■ **EXTRAIT DU DOCUMENT**
::::::

Manuscrits hébreux de la BnF. Textes et contextes (4/4)
Quatrième partie du colloque "Manuscrits hébreux de la BnF. Textes et contextes"
Colloque organisé par la section hébraïque de l'Institut de recherche et d'histoire des textes (IRHT).
Coordination : Sonia Fellous et Emma Abate, IRHT, CNRS
Margherita Mantovani, Labex Hastec :
Le fond hébreu de la BNF et l’averroïsme en Italie : enquêtes préliminaires
À la lumière des manuscrits hébreux de la Bibliothèque nationale de France, cette intervention vise à examiner la circulation d’Averroès entre le XVe et le début du XVIe siècle dans l’Italie du Nord, en particulier à Pavie, Padoue et Ferrare. Une attention particulière sera donnée à la reconstruction de la bibliothèque des professeurs de l’Université de Pavie, à partir de la collection du Magister Eliyyahu ben Shabbetay Be’er ou Elia di Sabato, lecteur de médecin entre 1439 et 1445.

::::::

■ **EXTRAITS DU LISTING**
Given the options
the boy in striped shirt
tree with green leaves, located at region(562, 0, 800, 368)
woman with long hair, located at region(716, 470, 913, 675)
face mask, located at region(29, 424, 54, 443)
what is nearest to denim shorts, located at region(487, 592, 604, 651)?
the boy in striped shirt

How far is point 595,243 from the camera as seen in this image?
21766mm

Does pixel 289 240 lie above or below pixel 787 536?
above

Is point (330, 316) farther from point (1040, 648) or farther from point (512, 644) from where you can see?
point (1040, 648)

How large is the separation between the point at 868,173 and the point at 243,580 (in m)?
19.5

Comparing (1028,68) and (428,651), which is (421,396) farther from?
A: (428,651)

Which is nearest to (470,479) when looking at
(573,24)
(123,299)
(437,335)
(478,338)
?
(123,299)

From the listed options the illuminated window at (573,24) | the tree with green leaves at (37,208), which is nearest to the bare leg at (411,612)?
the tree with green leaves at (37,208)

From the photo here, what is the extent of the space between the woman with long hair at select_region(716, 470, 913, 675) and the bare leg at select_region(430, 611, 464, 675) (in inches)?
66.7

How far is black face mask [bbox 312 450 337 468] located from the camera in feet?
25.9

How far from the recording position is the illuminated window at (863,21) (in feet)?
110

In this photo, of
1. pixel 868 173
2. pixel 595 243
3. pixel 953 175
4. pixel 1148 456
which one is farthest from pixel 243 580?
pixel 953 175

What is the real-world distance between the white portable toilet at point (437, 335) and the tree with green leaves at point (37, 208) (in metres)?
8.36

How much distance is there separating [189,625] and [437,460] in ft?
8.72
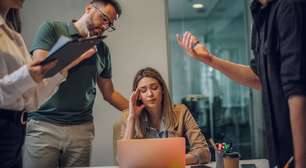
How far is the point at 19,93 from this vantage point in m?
1.34

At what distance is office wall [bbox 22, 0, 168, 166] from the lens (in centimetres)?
337

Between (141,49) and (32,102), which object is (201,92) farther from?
(32,102)

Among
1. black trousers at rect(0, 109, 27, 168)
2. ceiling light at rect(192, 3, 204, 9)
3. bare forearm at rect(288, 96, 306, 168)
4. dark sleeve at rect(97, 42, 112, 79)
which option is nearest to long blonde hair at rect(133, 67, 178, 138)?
dark sleeve at rect(97, 42, 112, 79)

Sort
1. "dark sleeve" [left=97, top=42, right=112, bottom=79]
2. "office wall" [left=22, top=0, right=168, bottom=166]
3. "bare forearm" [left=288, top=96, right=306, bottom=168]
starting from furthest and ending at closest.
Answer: "office wall" [left=22, top=0, right=168, bottom=166], "dark sleeve" [left=97, top=42, right=112, bottom=79], "bare forearm" [left=288, top=96, right=306, bottom=168]

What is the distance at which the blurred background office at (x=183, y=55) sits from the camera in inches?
133

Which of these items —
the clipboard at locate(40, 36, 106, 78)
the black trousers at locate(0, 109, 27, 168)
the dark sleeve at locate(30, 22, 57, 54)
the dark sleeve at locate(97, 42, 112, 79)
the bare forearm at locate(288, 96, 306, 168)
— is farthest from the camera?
the dark sleeve at locate(97, 42, 112, 79)

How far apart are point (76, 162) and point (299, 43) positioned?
1.87 meters

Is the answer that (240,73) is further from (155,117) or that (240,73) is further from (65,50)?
(155,117)

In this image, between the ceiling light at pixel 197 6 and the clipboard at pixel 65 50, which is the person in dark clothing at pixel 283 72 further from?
the ceiling light at pixel 197 6

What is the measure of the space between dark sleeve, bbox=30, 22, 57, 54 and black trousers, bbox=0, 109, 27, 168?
855 mm

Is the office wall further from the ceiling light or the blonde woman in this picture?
the blonde woman

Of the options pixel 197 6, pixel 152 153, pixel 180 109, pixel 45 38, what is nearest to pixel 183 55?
pixel 197 6

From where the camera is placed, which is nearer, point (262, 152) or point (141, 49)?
point (141, 49)

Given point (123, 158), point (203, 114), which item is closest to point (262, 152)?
point (203, 114)
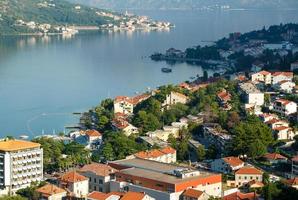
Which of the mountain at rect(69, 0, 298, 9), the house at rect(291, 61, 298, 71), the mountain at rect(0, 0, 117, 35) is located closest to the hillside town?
the house at rect(291, 61, 298, 71)

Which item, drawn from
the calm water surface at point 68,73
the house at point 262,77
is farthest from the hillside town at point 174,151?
the calm water surface at point 68,73

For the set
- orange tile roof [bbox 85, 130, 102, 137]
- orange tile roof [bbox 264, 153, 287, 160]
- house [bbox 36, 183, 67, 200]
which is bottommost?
orange tile roof [bbox 85, 130, 102, 137]

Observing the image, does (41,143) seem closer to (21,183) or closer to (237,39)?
(21,183)

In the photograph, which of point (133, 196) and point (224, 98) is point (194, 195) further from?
point (224, 98)

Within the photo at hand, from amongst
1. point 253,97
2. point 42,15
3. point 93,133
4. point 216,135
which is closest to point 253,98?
point 253,97

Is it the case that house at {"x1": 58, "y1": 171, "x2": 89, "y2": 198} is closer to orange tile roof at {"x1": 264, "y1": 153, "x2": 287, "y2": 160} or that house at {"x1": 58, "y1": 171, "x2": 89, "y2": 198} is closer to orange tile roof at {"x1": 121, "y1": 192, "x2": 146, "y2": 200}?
orange tile roof at {"x1": 121, "y1": 192, "x2": 146, "y2": 200}

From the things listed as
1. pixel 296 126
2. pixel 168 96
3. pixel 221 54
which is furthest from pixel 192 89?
pixel 221 54
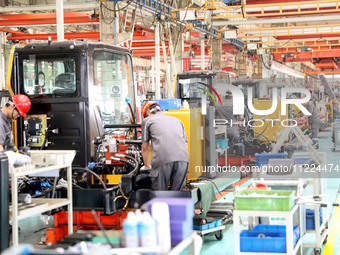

::::::

■ **D'APRÈS LES INFORMATIONS**
[1] Selon la présentation du colloque sur les manuscrits hébreux de la BnF, dans quelles villes d'Italie du Nord l'intervention de Margherita Mantovani étudie-t-elle la circulation d'Averroès ?
[2] Dans la présentation du colloque, recopiez le passage qui s'ouvre sur les mots contenant "Manuscrits hébreux de la BnF. Textes et contextes (4/4)" et se ferme sur "des textes (IRHT).", en y substituant "section des manuscrits" à "section hébraïque".
[3] Rédigez la suite de la présentation du colloque sur les manuscrits hébreux de la BnF, à partir de sa dernière phrase.

■ **RÉPONSES AUX CONSIGNES**
[1] À Pavie, Padoue et Ferrare.

[2]
Manuscrits hébreux de la BnF. Textes et contextes (4/4)
Quatrième partie du colloque "Manuscrits hébreux de la BnF. Textes et contextes"
Colloque organisé par la section des manuscrits de l'Institut de recherche et d'histoire des textes (IRHT).

[3]
Emma Abate, IRHT, CNRS :
Catalogue et édition des textes de magie et de cabbale : le cas du ms hébreu 765
Ma communication porte d’une part sur la description et l’analyse d’un recueil kabbalistique intégré dans le volume factice héb. 765 et de l’autre sur la première édition d’extraits inédits de ce volume. Ce manuscrit rédigé dans un milieu juif séfarade correspond à la cote n. 2 de la Bibliothèque du Roi, il s’agit donc de l’un des plus anciens exemplaires de la collection de la BnF. La belle main séfarade qui a copié, et probablement organisé la structure et la mise en texte appartient au scribe Shimon ben Ya‘aqov ha-Kohen qui a terminé la rédaction des vingt premières cartes en 1475. C’est également sa plume qui a écrit les dernières cartes du volume. Ces deux sections du manuscrit étaient probablement enchainées ; elles contiennent des textes de kabbale et magie qui constituaient vraisemblablement une unité dans la forme initiale du volume. Parmi les textes nous trouvons des ouvrages classiques de la mystique juive tels des extraits du Zohar (« Livre du Splendeur »), le Sefer Yeṣirah (« livre de la Formation ») et une partie du Sefer Sha‘are Orah (« Livre de portes de lumière ») de Yosef ben Avraham Gigaṭilla (1248-1305). Entremêlés dans ces ouvrages figurent également des textes de magie, tel un catalogue des démons gouvernant les heures de la nuit suivi des instructions pour conjurer les démons et des formules de qefiṣat ha-derekh (saute du chemin). L’encadrement des textes magiques au sein d’un recueil mystique n’est pas aléatoire, dans les anthologies kabbalistiques, nous retrouvons plusieurs exemples des dossiers magiques, parfois transmis en copie unique, contigus aux traités de mystique et notamment au Sefer Yeṣirah et à ses commentaires. Y a-t-il un lien entre les textes de mystique et de magie ? Ce type d’arrangement pourrait-il constituer une sorte d’escamotage afin de transmettre des textes ésotériques qui n’étaient pas approuvés par toutes les autorités rabbiniques ? Ou bien s’agit-il simplement des formules magiques ajoutées à la fin des traités mystiques par le scribe avant de passer au contenu suivant ? Si l’horror vacui était parmi les critères dominants dans la mise en texte des manuscrits du Moyen Âge, nous analyserons néanmoins les liens entre mise en forme et contenus à l’intérieur de notre recueil.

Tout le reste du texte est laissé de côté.